The sleep thing was the real reason I got the Fitbit and that part is quite fascinating. It tells me how much time (and when) I spend in REM, deep sleep and light sleep. It also tells me how much time (and when) I was awake during the night, most of which I have no memory of. The manual explains how it determines this stuff and quite frankly I am a little sceptical. The awake time is based on my heart rate and the amount of movement my body makes (apparently it has a motion detector?). I think a lot of that is just me kicking around in my sleep. When I was a kid there were occasions when I had to share a bed with my mother and that was her chief complaint about sleeping with me. There are a couple of other things it will measure, but it needs at least a month's worth of data to do that.
~ ~ ~ ~ ~ ~ ~
It rained today and the temperature stayed relatively low, but it will be back to sun and heat tomorrow. My friend (daughter of the man with the concussion) suggested we do a day trip somewhere and I leaped at it. She will do the driving and it will be a chance to get out of town for a few hours. How my horizons are reduced! But then deciding when and where took us awhile. She wanted to go to a beach and Nova Scotia has a ton of beautiful beaches, but do you think we could find a list or map on the internet?

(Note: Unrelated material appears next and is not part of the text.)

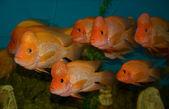 Tropical fish Cichlasoma citrinellum — Stock Photo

We know they are out there but O.M.G. the Tourism folks are too busy extolling the virtues of trails and package holidays and tours. We found a webpage entitled "Beaches of Nova Scotia" and it was a list of parks and trails, no beaches. Another website touted as a map of Nova Scotia beaches had no map and only one or two beaches listed amongst all the package tours you could sign up for. There are a few famous beaches that are jampacked with people and a whole lot of others that you only hear about by word of mouth: miles of white sand beach and hardly any people! I guess we'll have to do a bunch of asking around.